L’influenceur algérien Boualem Naman, alias « Doualemn », a été condamné, jeudi 6 mars, par le tribunal correctionnel de Montpellier, à cinq mois de prison avec sursis pour « provocation non suivie d’effet à commettre un crime ou un délit », après une vidéo qui avait alimenté une dégradation des relations diplomatiques entre Paris et Alger. Le tribunal a reconnu coupable M. Naman d’avoir appelé à « donner une sévère correction » à un opposant au régime algérien, dans une vidéo diffusée au début de janvier sur TikTok.
Lors d’une audience très médiatisée, le 24 février, le parquet avait requis une peine de six mois de prison assortie d’un sursis intégral. Son avocat, Jean-Baptiste Mousset, avait plaidé la relaxe. « L’appel à commettre des violences est caractérisé par l’emploi d’un terme qu’il explique signifier “donner des gifles ou des fessées” et visant une personne identifiable », a expliqué la présidente du tribunal. « Il ne pouvait pas s’agir de termes humoristiques », a-t-elle insisté, expliquant à M. Naman qu’il s’agissait d’un « avertissement ». L’avocat du prévenu a déclaré qu’il ferait appel de cette décision.
« Doualemn », ressortissant algérien de 59 ans aux 168 000 abonnés sur TikTok, avait été interpellé le 5 janvier à Montpellier, et placé en rétention. Dans une vidéo sur TikTok, il avait tenu des propos qui avaient fait l’objet de traductions fluctuantes, initialement présentées par les autorités comme un appel au meurtre. Celle retenue par la justice relevait une incitation à « attraper » un homme pour lui infliger une « correction sévère ».

--- --- ---

- _Tâche A_
Indiquez le nombre de lignes de la liste qui contiennent la chaîne « percentage », en tenant compte de la casse. Donnez ce nombre seul.
L’article sur la condamnation de « Doualemn » n’a aucun rapport avec la liste.

[Enregistrements extraits d’une collection]
--- --- ---

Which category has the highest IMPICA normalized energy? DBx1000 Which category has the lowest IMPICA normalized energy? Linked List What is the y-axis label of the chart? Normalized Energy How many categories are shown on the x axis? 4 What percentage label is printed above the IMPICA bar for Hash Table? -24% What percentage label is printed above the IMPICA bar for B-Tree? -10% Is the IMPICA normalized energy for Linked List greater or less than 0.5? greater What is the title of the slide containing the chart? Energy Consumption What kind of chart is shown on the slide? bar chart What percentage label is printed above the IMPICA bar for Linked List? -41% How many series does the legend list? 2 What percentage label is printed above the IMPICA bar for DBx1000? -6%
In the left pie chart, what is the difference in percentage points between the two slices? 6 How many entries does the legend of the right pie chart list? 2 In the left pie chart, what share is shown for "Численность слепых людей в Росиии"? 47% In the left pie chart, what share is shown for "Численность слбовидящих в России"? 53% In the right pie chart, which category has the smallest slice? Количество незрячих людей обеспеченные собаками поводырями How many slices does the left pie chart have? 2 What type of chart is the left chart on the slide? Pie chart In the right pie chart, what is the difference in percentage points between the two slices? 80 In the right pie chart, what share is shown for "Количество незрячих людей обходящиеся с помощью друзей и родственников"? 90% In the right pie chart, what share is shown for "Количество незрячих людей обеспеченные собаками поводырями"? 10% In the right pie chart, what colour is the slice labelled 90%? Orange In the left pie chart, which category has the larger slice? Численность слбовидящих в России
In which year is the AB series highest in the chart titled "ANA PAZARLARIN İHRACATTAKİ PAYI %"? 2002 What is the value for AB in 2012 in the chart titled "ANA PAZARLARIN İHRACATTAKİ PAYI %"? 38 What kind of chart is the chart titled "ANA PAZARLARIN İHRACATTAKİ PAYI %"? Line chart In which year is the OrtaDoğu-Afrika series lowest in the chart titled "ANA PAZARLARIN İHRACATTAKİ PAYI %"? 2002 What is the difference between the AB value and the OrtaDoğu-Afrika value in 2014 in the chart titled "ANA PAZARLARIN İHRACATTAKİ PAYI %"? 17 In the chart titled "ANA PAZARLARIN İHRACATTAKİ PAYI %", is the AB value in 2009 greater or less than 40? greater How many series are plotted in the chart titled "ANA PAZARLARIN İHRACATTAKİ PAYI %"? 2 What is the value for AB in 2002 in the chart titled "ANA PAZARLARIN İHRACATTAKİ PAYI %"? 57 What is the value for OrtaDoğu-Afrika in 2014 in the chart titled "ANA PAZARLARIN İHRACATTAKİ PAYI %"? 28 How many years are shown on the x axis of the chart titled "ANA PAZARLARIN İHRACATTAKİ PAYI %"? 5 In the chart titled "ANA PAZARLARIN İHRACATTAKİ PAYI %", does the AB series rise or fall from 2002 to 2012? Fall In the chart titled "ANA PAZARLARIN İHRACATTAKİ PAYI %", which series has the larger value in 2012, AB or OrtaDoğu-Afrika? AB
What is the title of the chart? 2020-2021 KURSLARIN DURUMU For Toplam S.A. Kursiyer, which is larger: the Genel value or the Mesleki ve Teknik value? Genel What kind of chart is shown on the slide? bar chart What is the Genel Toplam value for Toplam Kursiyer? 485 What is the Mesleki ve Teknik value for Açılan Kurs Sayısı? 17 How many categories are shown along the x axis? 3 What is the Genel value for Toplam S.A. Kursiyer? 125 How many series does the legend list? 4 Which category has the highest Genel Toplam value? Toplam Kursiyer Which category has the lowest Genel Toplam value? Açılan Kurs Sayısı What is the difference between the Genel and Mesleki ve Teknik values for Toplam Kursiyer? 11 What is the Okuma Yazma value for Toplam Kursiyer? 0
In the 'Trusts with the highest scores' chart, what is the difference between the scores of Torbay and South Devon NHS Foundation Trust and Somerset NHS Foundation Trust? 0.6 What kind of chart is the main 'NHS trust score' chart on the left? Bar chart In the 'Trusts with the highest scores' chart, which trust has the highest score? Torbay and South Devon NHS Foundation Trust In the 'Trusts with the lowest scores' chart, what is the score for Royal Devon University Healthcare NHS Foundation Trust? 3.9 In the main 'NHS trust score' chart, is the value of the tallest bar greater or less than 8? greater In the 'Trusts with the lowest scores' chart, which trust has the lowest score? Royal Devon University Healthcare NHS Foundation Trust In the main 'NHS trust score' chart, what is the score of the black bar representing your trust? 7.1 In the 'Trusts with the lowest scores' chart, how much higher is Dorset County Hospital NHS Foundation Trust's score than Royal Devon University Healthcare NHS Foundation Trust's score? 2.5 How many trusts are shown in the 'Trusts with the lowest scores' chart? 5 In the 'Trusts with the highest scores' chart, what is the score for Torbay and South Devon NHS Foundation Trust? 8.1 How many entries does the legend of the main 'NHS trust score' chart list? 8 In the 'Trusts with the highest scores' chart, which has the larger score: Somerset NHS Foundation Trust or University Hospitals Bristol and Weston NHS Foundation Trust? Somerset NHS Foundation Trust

--- --- ---

- _Tâche B_
Prolongez l’article sur la condamnation de « Doualemn » à la suite de sa dernière phrase.

- _Réponse A_
2

- _Réponse B_
Le préfet de l’Hérault avait estimé que ses propos justifiaient le retrait de son titre de séjour et son expulsion. Transféré à Paris, il avait été mis dans un avion vers l’Algérie. Puis son renvoi en France par les autorités algériennes à son arrivée sur leur sol, le 9 janvier, avait provoqué une crise diplomatique entre la France et l’Algérie.
Dans un nouveau rebondissement, le tribunal administratif de Melun avait annulé au début de février l’obligation de quitter le territoire français (OQTF) sans délai dont il faisait l’objet. En conséquence, il avait été libéré du centre de rétention administratif où il se trouvait, et il avait été enjoint aux autorités de reprendre la procédure d’expulsion, cette fois avec un débat contradictoire.
Trois autres personnes interpellées en France
C’est dans le cadre de cette procédure que M. Naman a comparu mercredi à Montpellier devant une commission d’expulsion (« comex »), qui rendra son avis le 12 mars sur la nouvelle demande d’expulsion formulée par le préfet de l’Hérault. Comme lors de son procès pénal, le presque sexagénaire, père de deux enfants, a reconnu mercredi que ses propos constituaient bien un appel à la violence, tout en en minimisant la gravité. Disant s’être « emporté », il a répété être « sincèrement désolé ». « C’est un dossier monté en épingle pour couvrir un coup politique du ministre de l’intérieur », Bruno Retailleau, avait plaidé devant la « comex » une autre avocate de M. Naman, Marie David-Bellouard.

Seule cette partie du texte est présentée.